# [Instructions to follow]
From the material below, retype exactly the lines that begin at the line with "임용택 전북은행장, 신입행원들과 만나 '소통'" and end after the line with "оккупированной части Донбасса"; pictures stay out of the copy.

(Data begins)

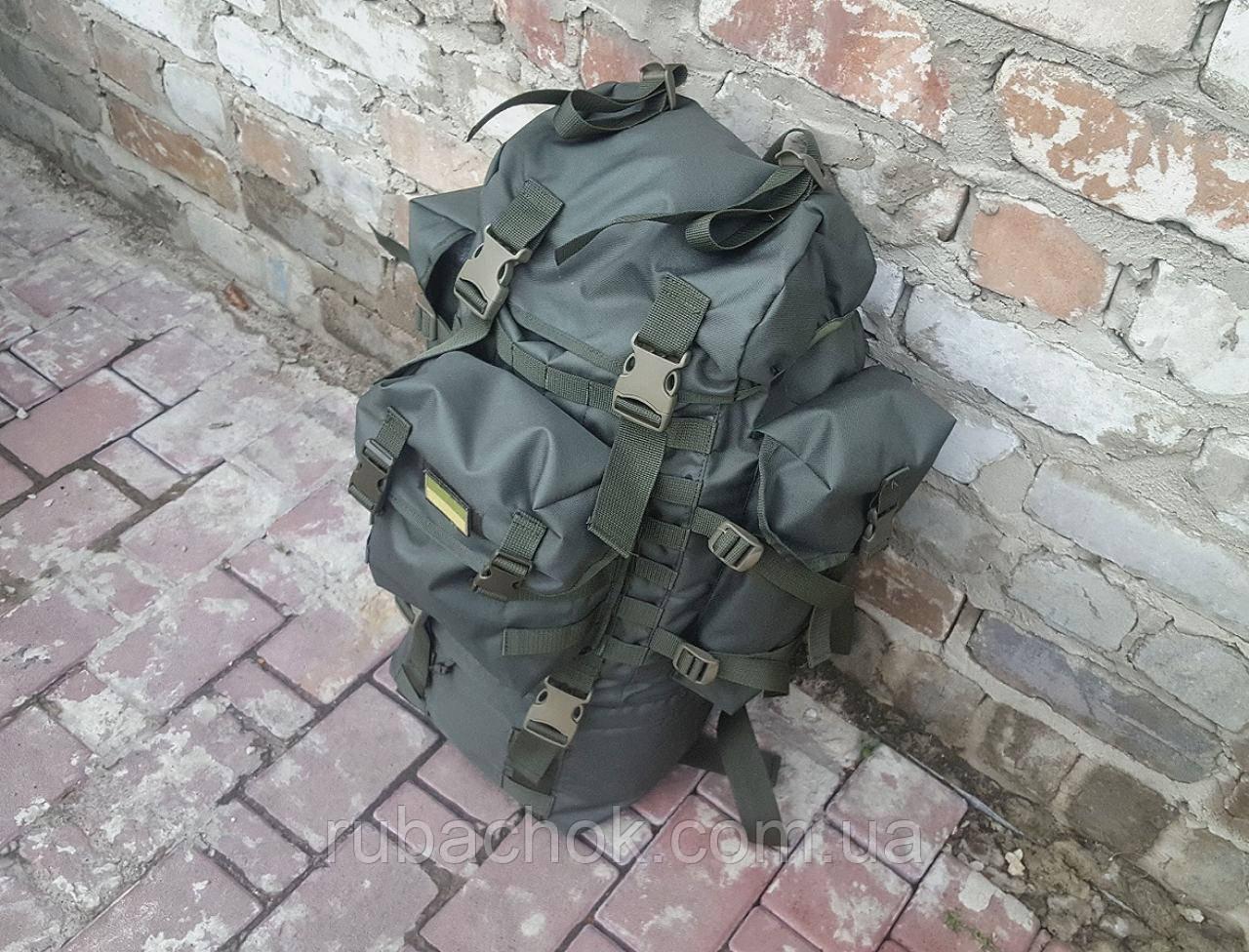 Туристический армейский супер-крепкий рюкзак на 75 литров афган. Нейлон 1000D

(Data ends)
(Data begins)

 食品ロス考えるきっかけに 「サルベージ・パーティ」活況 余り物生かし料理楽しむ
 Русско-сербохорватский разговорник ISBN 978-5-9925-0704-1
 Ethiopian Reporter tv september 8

(Data ends)
(Data begins)

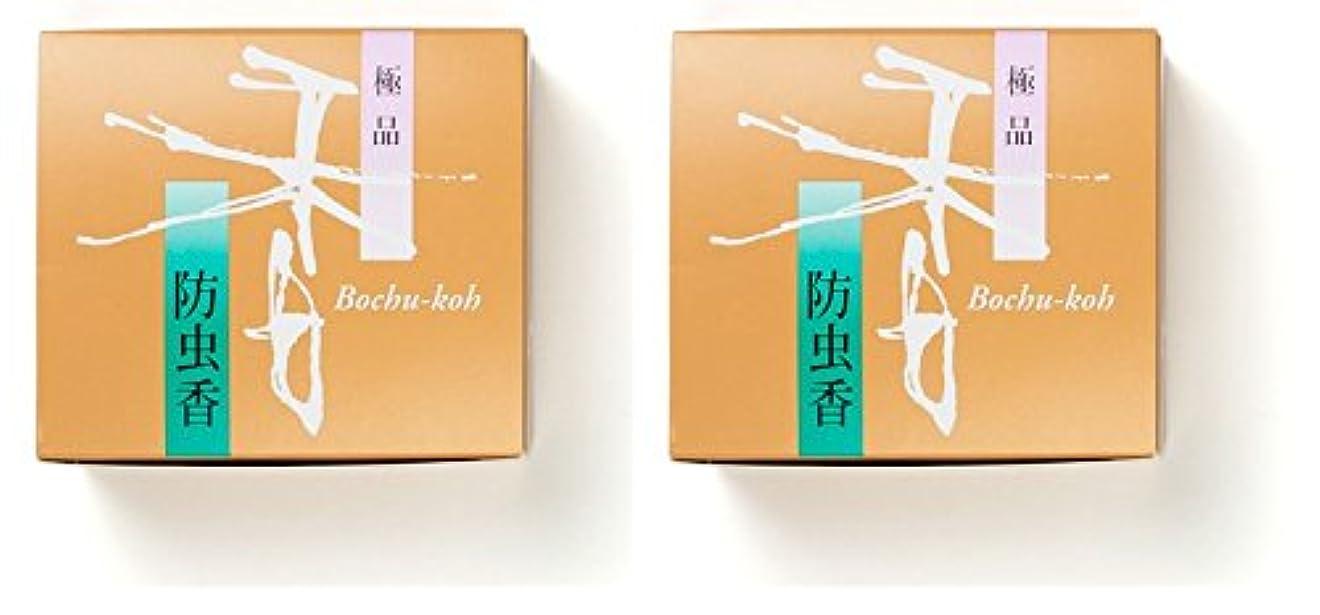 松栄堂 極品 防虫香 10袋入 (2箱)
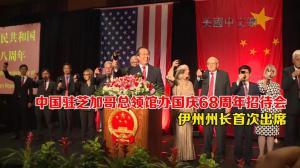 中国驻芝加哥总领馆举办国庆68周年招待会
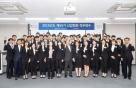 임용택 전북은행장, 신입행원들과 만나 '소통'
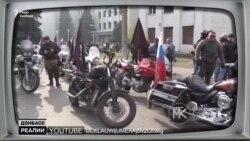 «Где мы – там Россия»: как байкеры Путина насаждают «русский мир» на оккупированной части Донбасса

(Data ends)

# [Completed task]
 임용택 전북은행장, 신입행원들과 만나 '소통'
 «Где мы – там Россия»: как байкеры Путина насаждают «русский мир» на оккупированной части Донбасса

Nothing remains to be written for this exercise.